Dennis O'Neill, 43, buys horses privately for Doug and, because he is a terrific handicapper, acts as a sounding board on placing horses and race strategy. Earlier this year, Dennis was stricken with non-Hodgkin's lymphoma, a diagnosis that sent shudders through the family, since the O'Neills had an older brother, Danny, who died of cancer nine years ago at age 38. They have another older brother, Dave, 49, who lives in Hawaii.

Dennis underwent chemotherapy this spring, and lost 10 pounds from his naturally thin, 140-pound frame. What he didn't lose was his sense of humor. "I lost my hair, but nobody knew that," Dennis said.

"I had some tests done at USC three weeks ago, and everything was good," he said. "If I get through another year like that, I'll have less chance of it coming back than you do."

For the O'Neills, the racetrack is now and always has been a refuge.

"We've always been really close because the other brothers were a lot older," Dennis said. "We started going to the track with my dad when we were growing up in Detroit."

The O'Neills' parents split. Dennis and Doug lived with their mother in Inkster, Mich.

"We didn't have a lot of money growing up, to say the least," Dennis said. "My mom wanted us to go to Catholic school, but the only way we could afford it was to live in the ghetto."

Their parents reconciled, and the boys moved with their mom to California, where their father had relocated. Dennis was now old enough to drive, and Hollywood Park was not far from their home.

"I used to pop Doug out of school and go," Dennis said.

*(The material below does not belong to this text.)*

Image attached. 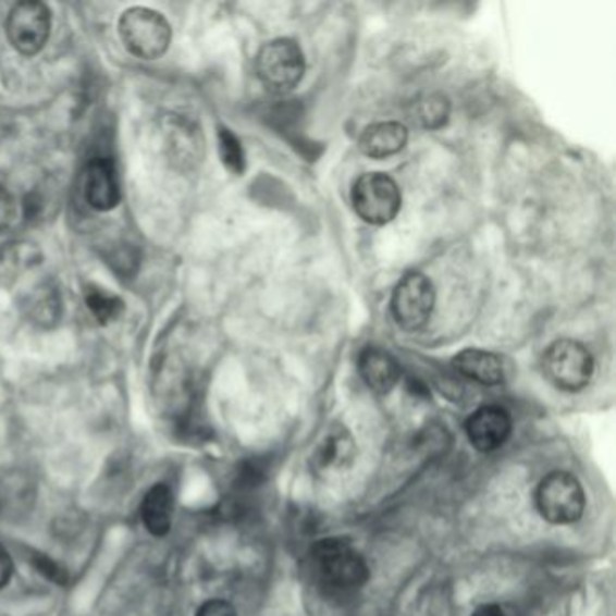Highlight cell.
I'll list each match as a JSON object with an SVG mask.
<instances>
[{"instance_id":"1","label":"cell","mask_w":616,"mask_h":616,"mask_svg":"<svg viewBox=\"0 0 616 616\" xmlns=\"http://www.w3.org/2000/svg\"><path fill=\"white\" fill-rule=\"evenodd\" d=\"M311 563L320 584L331 593H353L369 580V568L352 542L330 537L315 544Z\"/></svg>"},{"instance_id":"2","label":"cell","mask_w":616,"mask_h":616,"mask_svg":"<svg viewBox=\"0 0 616 616\" xmlns=\"http://www.w3.org/2000/svg\"><path fill=\"white\" fill-rule=\"evenodd\" d=\"M118 33L128 53L144 60L160 59L171 46V24L150 8H131L123 13Z\"/></svg>"},{"instance_id":"3","label":"cell","mask_w":616,"mask_h":616,"mask_svg":"<svg viewBox=\"0 0 616 616\" xmlns=\"http://www.w3.org/2000/svg\"><path fill=\"white\" fill-rule=\"evenodd\" d=\"M535 505L547 522L574 525L586 510L584 489L574 473L555 470L537 486Z\"/></svg>"},{"instance_id":"4","label":"cell","mask_w":616,"mask_h":616,"mask_svg":"<svg viewBox=\"0 0 616 616\" xmlns=\"http://www.w3.org/2000/svg\"><path fill=\"white\" fill-rule=\"evenodd\" d=\"M256 70L266 89L286 95L303 81L306 71L303 49L292 38L271 40L257 54Z\"/></svg>"},{"instance_id":"5","label":"cell","mask_w":616,"mask_h":616,"mask_svg":"<svg viewBox=\"0 0 616 616\" xmlns=\"http://www.w3.org/2000/svg\"><path fill=\"white\" fill-rule=\"evenodd\" d=\"M542 369L555 387L577 393L591 382L595 361L584 344L563 338L547 347L542 358Z\"/></svg>"},{"instance_id":"6","label":"cell","mask_w":616,"mask_h":616,"mask_svg":"<svg viewBox=\"0 0 616 616\" xmlns=\"http://www.w3.org/2000/svg\"><path fill=\"white\" fill-rule=\"evenodd\" d=\"M355 212L369 224H387L398 215L402 192L393 177L382 172H369L353 185Z\"/></svg>"},{"instance_id":"7","label":"cell","mask_w":616,"mask_h":616,"mask_svg":"<svg viewBox=\"0 0 616 616\" xmlns=\"http://www.w3.org/2000/svg\"><path fill=\"white\" fill-rule=\"evenodd\" d=\"M436 306V289L423 273H407L396 284L391 300L393 317L407 331H418L431 320Z\"/></svg>"},{"instance_id":"8","label":"cell","mask_w":616,"mask_h":616,"mask_svg":"<svg viewBox=\"0 0 616 616\" xmlns=\"http://www.w3.org/2000/svg\"><path fill=\"white\" fill-rule=\"evenodd\" d=\"M161 152L177 171H192L205 155V139L192 118L171 114L161 120Z\"/></svg>"},{"instance_id":"9","label":"cell","mask_w":616,"mask_h":616,"mask_svg":"<svg viewBox=\"0 0 616 616\" xmlns=\"http://www.w3.org/2000/svg\"><path fill=\"white\" fill-rule=\"evenodd\" d=\"M5 33L19 53L33 57L42 51L51 33V11L42 2H19L10 11Z\"/></svg>"},{"instance_id":"10","label":"cell","mask_w":616,"mask_h":616,"mask_svg":"<svg viewBox=\"0 0 616 616\" xmlns=\"http://www.w3.org/2000/svg\"><path fill=\"white\" fill-rule=\"evenodd\" d=\"M356 443L344 426H331L311 454V470L319 478H338L353 467Z\"/></svg>"},{"instance_id":"11","label":"cell","mask_w":616,"mask_h":616,"mask_svg":"<svg viewBox=\"0 0 616 616\" xmlns=\"http://www.w3.org/2000/svg\"><path fill=\"white\" fill-rule=\"evenodd\" d=\"M468 441L476 451L494 452L505 445L512 434V418L497 405H486L476 410L465 423Z\"/></svg>"},{"instance_id":"12","label":"cell","mask_w":616,"mask_h":616,"mask_svg":"<svg viewBox=\"0 0 616 616\" xmlns=\"http://www.w3.org/2000/svg\"><path fill=\"white\" fill-rule=\"evenodd\" d=\"M84 196L98 212H111L112 208L120 205L116 167L109 158H96L90 161L86 172Z\"/></svg>"},{"instance_id":"13","label":"cell","mask_w":616,"mask_h":616,"mask_svg":"<svg viewBox=\"0 0 616 616\" xmlns=\"http://www.w3.org/2000/svg\"><path fill=\"white\" fill-rule=\"evenodd\" d=\"M22 308L33 324L44 330L59 324L62 315V297L53 281L38 282L22 298Z\"/></svg>"},{"instance_id":"14","label":"cell","mask_w":616,"mask_h":616,"mask_svg":"<svg viewBox=\"0 0 616 616\" xmlns=\"http://www.w3.org/2000/svg\"><path fill=\"white\" fill-rule=\"evenodd\" d=\"M174 506H176L174 492L167 483H156L144 495V501L139 506V516L150 535L165 537L171 531Z\"/></svg>"},{"instance_id":"15","label":"cell","mask_w":616,"mask_h":616,"mask_svg":"<svg viewBox=\"0 0 616 616\" xmlns=\"http://www.w3.org/2000/svg\"><path fill=\"white\" fill-rule=\"evenodd\" d=\"M358 371L367 387L387 394L399 380V367L393 356L378 347H366L358 358Z\"/></svg>"},{"instance_id":"16","label":"cell","mask_w":616,"mask_h":616,"mask_svg":"<svg viewBox=\"0 0 616 616\" xmlns=\"http://www.w3.org/2000/svg\"><path fill=\"white\" fill-rule=\"evenodd\" d=\"M409 139L407 128L398 122L374 123L367 127L358 139L361 155L372 160H383L389 156L398 155Z\"/></svg>"},{"instance_id":"17","label":"cell","mask_w":616,"mask_h":616,"mask_svg":"<svg viewBox=\"0 0 616 616\" xmlns=\"http://www.w3.org/2000/svg\"><path fill=\"white\" fill-rule=\"evenodd\" d=\"M42 262V251L27 241H11L0 246V287H11Z\"/></svg>"},{"instance_id":"18","label":"cell","mask_w":616,"mask_h":616,"mask_svg":"<svg viewBox=\"0 0 616 616\" xmlns=\"http://www.w3.org/2000/svg\"><path fill=\"white\" fill-rule=\"evenodd\" d=\"M454 367L463 377L481 385H500L505 380L503 361L492 353L467 349L454 358Z\"/></svg>"},{"instance_id":"19","label":"cell","mask_w":616,"mask_h":616,"mask_svg":"<svg viewBox=\"0 0 616 616\" xmlns=\"http://www.w3.org/2000/svg\"><path fill=\"white\" fill-rule=\"evenodd\" d=\"M86 304L87 309L100 324H109L112 320L120 319L125 309L122 298L101 287L87 289Z\"/></svg>"},{"instance_id":"20","label":"cell","mask_w":616,"mask_h":616,"mask_svg":"<svg viewBox=\"0 0 616 616\" xmlns=\"http://www.w3.org/2000/svg\"><path fill=\"white\" fill-rule=\"evenodd\" d=\"M218 141L219 156H221L223 165L235 176H241L245 172L246 160L245 150H243L239 139L229 128L221 127L219 128Z\"/></svg>"},{"instance_id":"21","label":"cell","mask_w":616,"mask_h":616,"mask_svg":"<svg viewBox=\"0 0 616 616\" xmlns=\"http://www.w3.org/2000/svg\"><path fill=\"white\" fill-rule=\"evenodd\" d=\"M451 114V103L443 95H431L416 107V118L421 123V127L440 128L445 125Z\"/></svg>"},{"instance_id":"22","label":"cell","mask_w":616,"mask_h":616,"mask_svg":"<svg viewBox=\"0 0 616 616\" xmlns=\"http://www.w3.org/2000/svg\"><path fill=\"white\" fill-rule=\"evenodd\" d=\"M16 219V201L4 186H0V234L10 230Z\"/></svg>"},{"instance_id":"23","label":"cell","mask_w":616,"mask_h":616,"mask_svg":"<svg viewBox=\"0 0 616 616\" xmlns=\"http://www.w3.org/2000/svg\"><path fill=\"white\" fill-rule=\"evenodd\" d=\"M33 563H35V568H37L44 577H48L49 580H53L57 584H65V582H67V574H65L64 569L60 568L59 564L51 560L48 555H37V557H33Z\"/></svg>"},{"instance_id":"24","label":"cell","mask_w":616,"mask_h":616,"mask_svg":"<svg viewBox=\"0 0 616 616\" xmlns=\"http://www.w3.org/2000/svg\"><path fill=\"white\" fill-rule=\"evenodd\" d=\"M196 616H237L235 607L223 599H212L197 609Z\"/></svg>"},{"instance_id":"25","label":"cell","mask_w":616,"mask_h":616,"mask_svg":"<svg viewBox=\"0 0 616 616\" xmlns=\"http://www.w3.org/2000/svg\"><path fill=\"white\" fill-rule=\"evenodd\" d=\"M13 569H15V566H13L11 553L0 544V590H4L5 586L10 584Z\"/></svg>"},{"instance_id":"26","label":"cell","mask_w":616,"mask_h":616,"mask_svg":"<svg viewBox=\"0 0 616 616\" xmlns=\"http://www.w3.org/2000/svg\"><path fill=\"white\" fill-rule=\"evenodd\" d=\"M472 616H508L503 612V607L497 606V604H484V606H479Z\"/></svg>"}]
</instances>
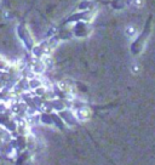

Their passion for racing as fans eventually led them to turn it into a profession. Even if Lava Man doesn't like to travel, horses like him have taken the O'Neill brothers places they never thought they would go. In less than a week, they will run Lava Man in the Classic, Great Hunter in the Juvenile, Sharp Lisa in the Distaff, and Thor's Echo and possibly Areyoutalkintome in the Sprint.

"I'm glad that's over with," Dennis said after all five worked at Keeneland on Friday morning. "It's been a stressful last couple of days. I wish now you could put them in bubble wrap for a week. It's a lot different than running a 50-1 shot. We've got a couple who've got a chance."